天心は「ちょっと見たんですけど、フィジカルも強そうだし、久しぶりにサウスポーの選手だから戦い方が変わると思います。しっかり研究して、今まで倒したことのない技で倒したいと思っています」と必勝宣言した。
その他1回戦は、スアキム対タリソン、ロッタン対ブレッド、志朗対ミキータスの組み合わせ。天心にとってライバルとなるのは、昨年6月の幕張メッセ大会で、延長の末、何とか判定勝ちを収めたロッタンになるだろう。
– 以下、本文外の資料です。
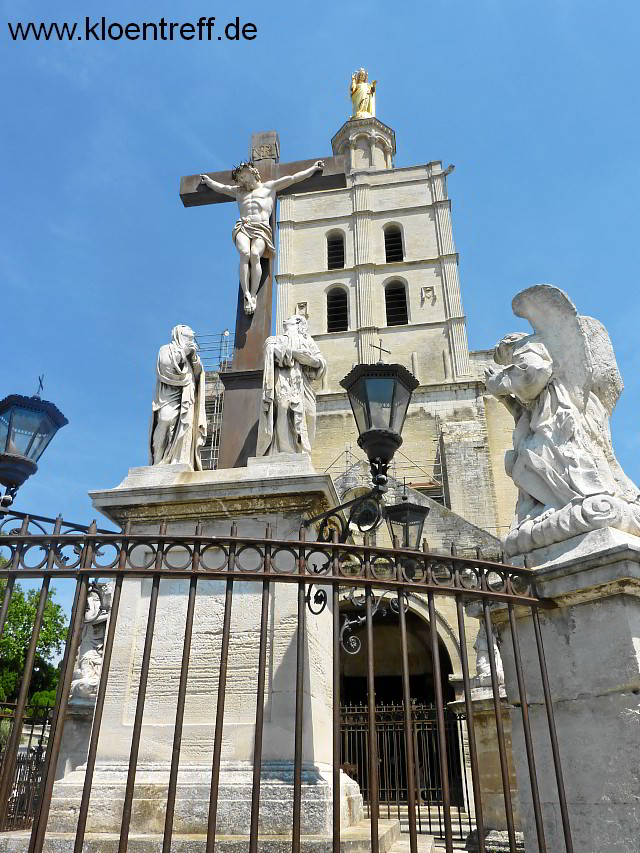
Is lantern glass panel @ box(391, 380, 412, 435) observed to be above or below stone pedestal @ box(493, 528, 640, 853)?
above

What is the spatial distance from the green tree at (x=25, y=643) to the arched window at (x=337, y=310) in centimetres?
2006

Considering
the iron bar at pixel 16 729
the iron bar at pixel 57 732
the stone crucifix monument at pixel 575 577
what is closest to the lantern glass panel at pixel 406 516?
the stone crucifix monument at pixel 575 577

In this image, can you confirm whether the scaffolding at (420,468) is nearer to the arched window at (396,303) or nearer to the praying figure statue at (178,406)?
the arched window at (396,303)

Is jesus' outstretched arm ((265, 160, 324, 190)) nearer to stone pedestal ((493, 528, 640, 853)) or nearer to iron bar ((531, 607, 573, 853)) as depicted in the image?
stone pedestal ((493, 528, 640, 853))

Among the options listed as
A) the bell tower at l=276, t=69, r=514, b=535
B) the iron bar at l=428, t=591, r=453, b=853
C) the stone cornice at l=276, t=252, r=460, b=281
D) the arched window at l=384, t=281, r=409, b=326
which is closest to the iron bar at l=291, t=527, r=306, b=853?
the iron bar at l=428, t=591, r=453, b=853

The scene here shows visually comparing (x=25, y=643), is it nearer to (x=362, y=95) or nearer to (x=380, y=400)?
(x=380, y=400)

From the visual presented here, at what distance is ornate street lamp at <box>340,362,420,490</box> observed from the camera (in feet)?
15.6

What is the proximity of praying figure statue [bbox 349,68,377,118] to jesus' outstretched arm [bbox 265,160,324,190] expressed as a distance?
133 ft

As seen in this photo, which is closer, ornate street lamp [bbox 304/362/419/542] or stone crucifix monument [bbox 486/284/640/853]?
stone crucifix monument [bbox 486/284/640/853]

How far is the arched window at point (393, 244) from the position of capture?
3856cm

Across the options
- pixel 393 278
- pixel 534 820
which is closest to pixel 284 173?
pixel 534 820

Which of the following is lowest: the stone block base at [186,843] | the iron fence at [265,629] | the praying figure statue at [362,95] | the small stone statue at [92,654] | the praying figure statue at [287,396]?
the stone block base at [186,843]

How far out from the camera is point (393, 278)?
37.3m

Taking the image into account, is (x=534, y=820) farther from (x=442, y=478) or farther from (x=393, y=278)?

ロッタンも「決勝で天心と闘って優勝したい」と名指ししており、天心も「全試合KOで勝つ」と話す一方で、「お互いに勝ち上がれば、ロッタン選手としっかり決着をつけたいので、ロッタン選手にKOで勝ちたい思いが一番強いです」と、過去に自身を最も追い詰めた男との再戦を改めて望んだ。
「今年は昨年経験したものを爆発させる年だと思っています。先日、成人式も迎えましたし、今年もいろいろチャレンジして、このトーナメントで集大成を見せたい。格闘技界にもう1回火をつけたい」
メイウェザー戦後、初の公の場となったが、「あの試合は盗めたこともあったし、良かったことしかない」と“世紀の一戦”に関する雑音を一蹴した。天心の父でTEPPEN GYMの会長の弘幸氏は「天心の力はまだまだ発揮されていない」と語っている。この言葉を証明するには、今回のトーナメントを圧倒的な強さで制し、世界一の称号を胸に次のステージへ進むしかない。今度はトーナメントで優勝して悔し泣きではなく、嬉し泣きをしてもらいたい。